Yeah, I realize that Rust has a lot of room for improvement. I'm just saying that compared to the alternative, you get a relatively inefficient compiler that, despite its inefficiency, still gives you a more efficient development process. You get instant feedback, which you can't get from a testkit, and you can eliminate massive amounts of testing.

If the focus is entirely on reducing compile times, it can very quickly lead down a path that limits runtime performance. There is so much potential for increased runtime performance in strongly typed languages, due to the guarantees made by the type system. It allows for analysis and reasoning that not just enables micro-optimizations but also macro-optimizations across entire codebases. Entire theses have been written describing optimizations that rely on immutability alone, and we haven't even touched so many other possibilities that rust's design enables (such as the ownership system).

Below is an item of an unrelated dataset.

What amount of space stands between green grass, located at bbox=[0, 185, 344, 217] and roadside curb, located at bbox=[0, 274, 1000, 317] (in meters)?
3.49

I'm fairly familiar with the project to work on the LLVM-IR code emitter. If the focus is on reducing the complexity and cruft of the LLVM-IR emitted, that's a win all around (because you get faster code and faster compile times). I just hope that reducing compile times doesn't become the core objective, because that eliminates a lot of future potential.

Note that Rust doesn't really generate worse LLVM IR than clang does, given the same input. It's just that as a language, Rust needs MIR optimizations more than C and C++ do, given the increased abstraction (largely necessary for safety).